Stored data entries
————————

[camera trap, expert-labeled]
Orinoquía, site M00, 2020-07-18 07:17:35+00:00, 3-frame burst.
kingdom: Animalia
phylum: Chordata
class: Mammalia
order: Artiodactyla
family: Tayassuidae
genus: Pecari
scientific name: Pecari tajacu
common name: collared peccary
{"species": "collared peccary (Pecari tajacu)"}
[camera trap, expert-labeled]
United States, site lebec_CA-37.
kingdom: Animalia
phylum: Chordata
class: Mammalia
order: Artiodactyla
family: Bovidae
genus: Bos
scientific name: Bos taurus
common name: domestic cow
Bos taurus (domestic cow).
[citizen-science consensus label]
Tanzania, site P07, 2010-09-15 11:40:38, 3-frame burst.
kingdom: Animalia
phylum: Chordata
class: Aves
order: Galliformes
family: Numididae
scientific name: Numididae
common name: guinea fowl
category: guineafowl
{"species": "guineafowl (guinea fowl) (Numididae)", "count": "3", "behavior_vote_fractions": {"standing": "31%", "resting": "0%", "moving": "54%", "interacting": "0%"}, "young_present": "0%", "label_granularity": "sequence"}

————————

> _Exercise_
Write out every entry verbatim.

> _The completed task_
[camera trap, expert-labeled]
Orinoquía, site M00, 2020-07-18 07:17:35+00:00, 3-frame burst.
kingdom: Animalia
phylum: Chordata
class: Mammalia
order: Artiodactyla
family: Tayassuidae
genus: Pecari
scientific name: Pecari tajacu
common name: collared peccary
{"species": "collared peccary (Pecari tajacu)"}
[camera trap, expert-labeled]
United States, site lebec_CA-37.
kingdom: Animalia
phylum: Chordata
class: Mammalia
order: Artiodactyla
family: Bovidae
genus: Bos
scientific name: Bos taurus
common name: domestic cow
Bos taurus (domestic cow).
[citizen-science consensus label]
Tanzania, site P07, 2010-09-15 11:40:38, 3-frame burst.
kingdom: Animalia
phylum: Chordata
class: Aves
order: Galliformes
family: Numididae
scientific name: Numididae
common name: guinea fowl
category: guineafowl
{"species": "guineafowl (guinea fowl) (Numididae)", "count": "3", "behavior_vote_fractions": {"standing": "31%", "resting": "0%", "moving": "54%", "interacting": "0%"}, "young_present": "0%", "label_granularity": "sequence"}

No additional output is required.